*Short problem:*
Return all of the material below word for word, leaving out the pictures.

(Spatial question records)
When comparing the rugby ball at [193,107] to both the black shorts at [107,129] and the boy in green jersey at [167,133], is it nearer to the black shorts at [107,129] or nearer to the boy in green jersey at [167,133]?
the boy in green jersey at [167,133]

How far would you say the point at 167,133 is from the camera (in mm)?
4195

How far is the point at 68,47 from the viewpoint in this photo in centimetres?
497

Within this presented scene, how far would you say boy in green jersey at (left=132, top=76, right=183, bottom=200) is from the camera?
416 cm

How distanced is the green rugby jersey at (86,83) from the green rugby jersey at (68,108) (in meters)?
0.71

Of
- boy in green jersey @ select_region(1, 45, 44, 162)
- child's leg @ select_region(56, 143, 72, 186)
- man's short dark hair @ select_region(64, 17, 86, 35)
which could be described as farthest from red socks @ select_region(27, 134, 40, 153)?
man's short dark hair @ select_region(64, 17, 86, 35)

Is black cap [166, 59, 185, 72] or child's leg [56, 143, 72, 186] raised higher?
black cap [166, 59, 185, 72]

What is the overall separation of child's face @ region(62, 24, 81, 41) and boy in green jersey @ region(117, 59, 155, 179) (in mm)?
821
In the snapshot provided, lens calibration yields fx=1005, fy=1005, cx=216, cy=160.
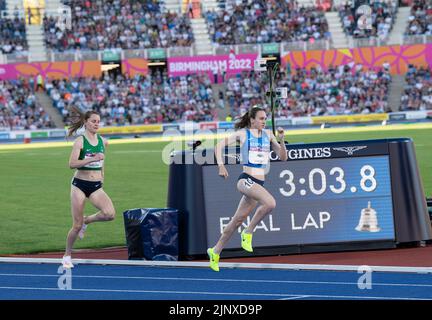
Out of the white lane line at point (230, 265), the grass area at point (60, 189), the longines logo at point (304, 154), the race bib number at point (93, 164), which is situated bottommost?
the grass area at point (60, 189)

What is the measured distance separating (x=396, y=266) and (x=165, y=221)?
2.97 metres

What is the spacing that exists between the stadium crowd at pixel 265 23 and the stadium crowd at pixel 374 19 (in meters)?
1.35

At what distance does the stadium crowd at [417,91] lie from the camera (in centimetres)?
5678

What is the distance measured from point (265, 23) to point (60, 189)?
128 feet

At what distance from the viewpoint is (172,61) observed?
5881 cm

*Solved problem:*
When comparing the rugby ball at [193,107] to both the black shorts at [107,129] and the boy in green jersey at [167,133], is it nearer to the black shorts at [107,129] or nearer to the boy in green jersey at [167,133]?
the boy in green jersey at [167,133]

How far would you say the point at 167,133 is from the camera (in mm)?
4195

How far is the point at 68,47 from the viewpoint in this photo in centimetres?
497

Within this presented scene, how far would you say boy in green jersey at (left=132, top=76, right=183, bottom=200) is from the camera?
416 cm

How distanced is the green rugby jersey at (86,83) from the green rugby jersey at (68,108) (in meters)?
0.71

Of
- boy in green jersey @ select_region(1, 45, 44, 162)
- child's leg @ select_region(56, 143, 72, 186)
- man's short dark hair @ select_region(64, 17, 86, 35)
which could be described as farthest from red socks @ select_region(27, 134, 40, 153)?
man's short dark hair @ select_region(64, 17, 86, 35)

Is black cap [166, 59, 185, 72] or child's leg [56, 143, 72, 186] raised higher?
black cap [166, 59, 185, 72]

What is the overall separation of child's face @ region(62, 24, 81, 41) and boy in green jersey @ region(117, 59, 155, 179) (in mm)?
821
In the snapshot provided, lens calibration yields fx=1005, fy=1005, cx=216, cy=160.
Out of the white lane line at point (230, 265), the grass area at point (60, 189), the longines logo at point (304, 154), the race bib number at point (93, 164), which is situated bottommost?
the grass area at point (60, 189)

What is the measured distance separating (x=396, y=266) and (x=165, y=221)?
2.97 metres

What is the spacing that exists between the stadium crowd at pixel 265 23 and the stadium crowd at pixel 374 19 (in meters)?
1.35

At what distance does the stadium crowd at [417,91] lie from the camera (in centimetres)?
5678

What is the distance measured from point (265, 23) to point (60, 189)?
128 feet

At what distance from the viewpoint is (172,61) observed?
5881 cm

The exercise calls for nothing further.